# Growing Aquarium Plants Outside!



## aquanauts (Jan 18, 2015)

Hey guys.
It is getting warmer and I want to start growing plants outside; in water filled tubs and in emerssed grow containers.
I know this is possible, but do you guys have any tips, warnings, horror stories, or experience with growing plants outside?
THANKS!


----------



## wootlaws (Feb 25, 2011)

You do realize in nature that's where all plants grow right... like outside?
Joking aside...
I actually have my tank outdoors in sunny socal so far no issue with it. The temperature swings from an outdoor tanks actually is quite nice I see plants and fish reacting differently depending on the temperature. However we don't have extreme hot and cold temperatures where I live so it's pretty consistent night time never dips below 50 degrees and day time never exceeds 90 degrees. Granted my tank is not in direct sunlight so no extreme green algae growth on my tank glass.


----------



## aquanauts (Jan 18, 2015)

Hahaha I know that. I was just asking because where I live, It does (not tooooo often) get over 100 degrees and I have heard stories of the tanks getting over run with algae.


----------



## Diana (Jan 14, 2010)

Good water circulation will discourage mosquitoes. Could add Guppies, Endlers or others to eat them, too. 
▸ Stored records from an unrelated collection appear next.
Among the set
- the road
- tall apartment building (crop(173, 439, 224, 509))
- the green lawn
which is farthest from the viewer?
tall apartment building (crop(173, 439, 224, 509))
Hot days: Have shade to keep it cool. Test the water. Ought to stay no higher than 80*F, and even that is a bit too high. Mid 70s is better. 

Cold nights: If the water has warmed through the day, then a simple tarp (or clear plastic) over the container can retain enough heat for most average summer nights. OK if it drops into the mid 60s for a lot of plants, though there are some that won't like it.


----------



## seandelevan (Sep 24, 2006)

I have a pond and for the heck of it I started throwing some of my tank plants in there. As some posters have already mentioned it best be warm out. Even in southern VA when it's in the 80s and 90s from June to August it still didn't seem to do much. My Amazon swords did OK..but my crypts, repens, and hygro kinda looked meh when I pulled them out at the end of summer. Now maybe it would be different if they had tanks to themseleves outside instead being shadowed by much bigger pond plants like lilies and parrots feather and the sort but this summer im probbaly going to skip the fun.


----------



## Ashraf (Oct 7, 2014)

I keep mollies in my outdoor planted tubs to deal with algae. 

I never feed them - but they have humped well into the 7th generation so far...

And the tubs are pretty clear. Main thing is they are no-tech.


----------